A cyber attack May 30 struck JBS, the world’s biggest meat packer, headquartered in London and Brazil. The result included the shutdown of most or all of JBS’s 47 slaughtering, food-processing and livestock operations in Australia, accounting for 20% of the beef processing there; and similar scale shutdowns in North America, closing dozens of mega meat and processing facilities from Alberta to Colorado to Texas. JBS issued a statement yesterday, committing to reopening as fast as possible, and some operations are now resuming.
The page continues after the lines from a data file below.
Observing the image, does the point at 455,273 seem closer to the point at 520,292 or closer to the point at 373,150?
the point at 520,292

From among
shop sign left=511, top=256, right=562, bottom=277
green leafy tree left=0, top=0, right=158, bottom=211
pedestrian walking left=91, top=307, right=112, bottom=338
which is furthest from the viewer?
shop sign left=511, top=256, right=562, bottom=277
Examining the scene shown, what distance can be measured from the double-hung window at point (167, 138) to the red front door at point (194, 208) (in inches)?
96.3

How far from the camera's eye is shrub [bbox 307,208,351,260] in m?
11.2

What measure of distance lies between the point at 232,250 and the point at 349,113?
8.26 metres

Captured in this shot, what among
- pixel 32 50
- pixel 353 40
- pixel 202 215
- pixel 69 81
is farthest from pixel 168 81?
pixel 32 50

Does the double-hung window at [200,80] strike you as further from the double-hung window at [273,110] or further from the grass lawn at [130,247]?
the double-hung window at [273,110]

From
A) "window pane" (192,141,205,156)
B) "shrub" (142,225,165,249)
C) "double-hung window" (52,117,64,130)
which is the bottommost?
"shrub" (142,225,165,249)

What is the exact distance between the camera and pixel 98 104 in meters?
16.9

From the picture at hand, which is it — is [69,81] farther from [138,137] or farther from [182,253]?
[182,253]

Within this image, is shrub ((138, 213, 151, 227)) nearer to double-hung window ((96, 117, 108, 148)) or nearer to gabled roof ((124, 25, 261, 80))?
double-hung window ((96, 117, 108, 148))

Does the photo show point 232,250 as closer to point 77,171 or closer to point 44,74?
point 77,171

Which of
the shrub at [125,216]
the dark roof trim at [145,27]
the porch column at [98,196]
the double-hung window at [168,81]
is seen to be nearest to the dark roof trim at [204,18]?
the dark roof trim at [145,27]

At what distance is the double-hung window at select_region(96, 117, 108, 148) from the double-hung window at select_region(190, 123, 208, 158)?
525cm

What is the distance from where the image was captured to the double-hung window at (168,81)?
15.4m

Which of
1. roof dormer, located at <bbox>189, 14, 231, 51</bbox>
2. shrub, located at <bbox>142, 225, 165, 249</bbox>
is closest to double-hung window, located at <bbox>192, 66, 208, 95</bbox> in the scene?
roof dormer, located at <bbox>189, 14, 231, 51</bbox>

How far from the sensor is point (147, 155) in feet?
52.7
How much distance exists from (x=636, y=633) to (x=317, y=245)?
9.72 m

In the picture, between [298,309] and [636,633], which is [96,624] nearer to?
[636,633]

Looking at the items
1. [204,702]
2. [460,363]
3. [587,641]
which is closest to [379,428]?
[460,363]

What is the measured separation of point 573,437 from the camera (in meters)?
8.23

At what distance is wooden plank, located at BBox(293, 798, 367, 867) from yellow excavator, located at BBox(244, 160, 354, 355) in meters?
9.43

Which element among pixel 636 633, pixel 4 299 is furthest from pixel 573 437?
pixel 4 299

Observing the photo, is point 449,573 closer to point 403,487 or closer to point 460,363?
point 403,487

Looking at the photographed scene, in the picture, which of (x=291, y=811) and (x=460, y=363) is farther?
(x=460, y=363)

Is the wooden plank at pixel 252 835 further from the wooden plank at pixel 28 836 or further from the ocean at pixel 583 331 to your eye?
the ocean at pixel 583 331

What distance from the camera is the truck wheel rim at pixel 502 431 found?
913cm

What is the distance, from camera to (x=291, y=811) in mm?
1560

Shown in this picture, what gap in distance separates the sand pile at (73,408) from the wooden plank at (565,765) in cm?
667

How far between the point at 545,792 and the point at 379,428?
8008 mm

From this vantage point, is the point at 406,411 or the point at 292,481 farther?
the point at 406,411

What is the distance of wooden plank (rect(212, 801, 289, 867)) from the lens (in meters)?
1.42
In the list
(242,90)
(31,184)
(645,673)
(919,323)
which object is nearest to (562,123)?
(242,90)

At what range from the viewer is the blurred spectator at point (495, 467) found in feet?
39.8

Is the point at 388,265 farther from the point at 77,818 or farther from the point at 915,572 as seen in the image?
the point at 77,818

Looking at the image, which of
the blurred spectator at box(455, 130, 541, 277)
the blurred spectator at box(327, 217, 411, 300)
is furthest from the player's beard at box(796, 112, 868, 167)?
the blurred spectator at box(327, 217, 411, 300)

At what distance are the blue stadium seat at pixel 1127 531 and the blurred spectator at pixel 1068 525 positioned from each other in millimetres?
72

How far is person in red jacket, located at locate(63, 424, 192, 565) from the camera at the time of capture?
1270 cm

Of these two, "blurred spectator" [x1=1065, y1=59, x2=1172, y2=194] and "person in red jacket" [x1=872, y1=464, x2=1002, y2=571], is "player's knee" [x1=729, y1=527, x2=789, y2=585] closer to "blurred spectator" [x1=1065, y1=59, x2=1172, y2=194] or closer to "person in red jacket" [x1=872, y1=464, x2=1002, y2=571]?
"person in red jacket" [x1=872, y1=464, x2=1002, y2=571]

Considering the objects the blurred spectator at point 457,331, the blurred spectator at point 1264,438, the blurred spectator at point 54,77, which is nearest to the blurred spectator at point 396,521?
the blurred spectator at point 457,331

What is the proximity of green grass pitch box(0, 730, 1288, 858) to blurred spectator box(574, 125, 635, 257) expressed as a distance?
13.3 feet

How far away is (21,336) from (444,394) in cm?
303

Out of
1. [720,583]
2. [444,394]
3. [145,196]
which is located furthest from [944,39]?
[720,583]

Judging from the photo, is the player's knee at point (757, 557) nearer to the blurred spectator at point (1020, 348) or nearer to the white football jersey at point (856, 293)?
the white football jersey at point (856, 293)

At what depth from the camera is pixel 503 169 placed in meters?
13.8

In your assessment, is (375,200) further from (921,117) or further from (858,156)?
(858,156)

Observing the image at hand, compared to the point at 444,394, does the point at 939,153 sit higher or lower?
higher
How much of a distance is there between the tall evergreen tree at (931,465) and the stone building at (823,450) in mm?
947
Bill Bullard, CEO of R-CALFUSA, said today, “JBS controls 23% of all cattle slaughtered in the U.S. today … and JBS, plus the next three largest packers, Tyson, Cargill and National Beef, control 85% of all fed cattle marketed in the U.S.” Bullard said, “The cattle industry is being vertically integrated. The beef cartels control the cattle where they enter the feedlots and that is how they control the price.” We have lost 83,000 cattle ranchers, 75%, in the last 25 years. Bullard has reported on this at Schiller Institute conferences over the past year.
Meat prices will be spiking for the consumer, allowing for big profiteering by the processors and retailers. The cattle and other livestock being turned away from the packing plants are a financial and logistical hit on the farmers and ranchers, as prices are already at a 10-11 year low. Ranchers will have to continue to feed their cattle, the feed costs will go up on cattle ready for market, and it breaks the supply chain to consumers, and retail prices go up. There are no other processing plants that can pick up the lost capacity from JBS. The longer JBS plants are closed, the more the backlogs, the greater the impact on the rancher’s costs and the consumer’s prices. Meantime, it is notable that JBS—along with fellow cartel packers, e.g. Cargill—are big investors in the new greenie shift into fake meat, and of greening livestock production, according to investment rules set by UN de-carbonizer, Special Envoy on Climate Action and Finance Mark Carney.
The first response from the White House has been to blame Moscow for harboring ransomware perpetrators, who have “likely” carried out this hit on JBS.
Note that this incident turns a spotlight on how concentrated the control is over key links in the world food chain. And how prone to collapse it is. This system of a very few mega meat plants completely broke down a year ago, under the COVID-19 spread. The livestock ranchers took a hard hit; and hundreds of food-processing workers lost their lives, because of the protection and perpetuation of the cartel system by government and Wall Street/City of London bankers.